そしてアンコールには“とっておきの人”としてKMCが登場。今回のツアー全公演に参加したKMCは「でけえな、会場!」と驚きながら現れ、「今日歌う歌なんだけどね、みんなが大好きなYo-Seaくんのお母さんがジムで毎日聴いているという歌なんです! 非常にありがたい曲なんで。今日はそれを歌おうと思います!」と宣言して会場を沸かせる。

その一方、「一瞬だけ辛気くせえ話するんだけど」と切り出したKMCは「こうやって俺らが楽しんでるときも、戦争でぶっ壊れた街があったりとか、命を落としてる子供たちがいるぜ。日に日に世界は悪くなってる感じがするぜ」と混迷する世界情勢に言及。「だけど音楽には人の心を突き動かす力が間違いなくあるぜ。だから今日、こういう現象が起こってるわけでしょ?」と語りかけ、STUTSはドンドンとMPCを叩いて賛同の意を示す。

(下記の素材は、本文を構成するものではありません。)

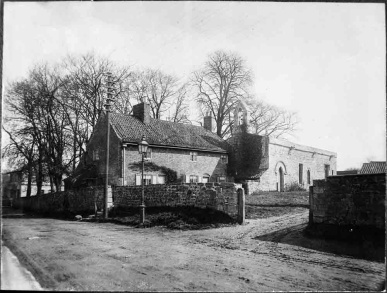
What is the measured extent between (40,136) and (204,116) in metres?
20.2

「春はもう来てるぜ。新しい日々が始まるぜ。STUTSのお父さん、今日も観てくれてありがとう。JJJおつかれ、ツアー楽しかったな」と空に語りかけたKMCは、力強い前口上から「Rock The Belles」を披露。曇り空を吹き飛ばすような豪快なラップを響かせ、STUTSが「太陽みたい」と称する明るさでフロアを照らした。

バンドを支えてきたTAIHEIに花束とウイスキーと

最後の1曲を前にして、STUTSはバンドメンバーのTAIHEIを改めて紹介。「バンドとはこういうものだというのをアグレッシブに教えてくれて。TAIHEIくんがいなかったらSTUTS Bandは違う形になってたと思います」と語り、TAIHEIがレギュラーバンドメンバーとして参加するのは今回が一旦、最後となることを明かす。

STUTSはTAIHEIに感謝の思いを込めて花束とウイスキーをプレゼント。さらにSTUTSのバンドとスタッフ全員からのとっておきの贈り物として、ウイスキーに合いそうな生ハムの原木がTAIHEIに手渡された。TAIHEIが爆笑しながら手にした原木を見ると、そこにはSTUTSたちからのメッセージが。STUTSは「今度みんなで食べに行くから」と笑い、TAIHEIは「うちでパーティしましょう」と約束した。そんなハッピーなムードの中で始まったのは「Seasons Pass」。STUTSは楽曲の締めくくりをTAIHEIに任せ、TAIHEIは流麗なプレイでライブを大団円に導いた。

こうしてツアーを終えたSTUTSは、11月7日に東京・日本武道館で活動10周年のアニバーサリー公演 「Alone with」を開催することを発表。この公演では、バンドを迎えずに、1人でステージに立ち、Campanella、鎮座DOPENESS、Kaneee、Julia Wu、PUNPEE、Yo-Sea、tofubeatsなど、これまで出会ってきた仲間たちを迎えながらパフォーマンスを繰り広げる。イープラスではチケットの最速先行予約を3月23日23:59まで受け付けており、限定枚数のU-19チケットも用意されている。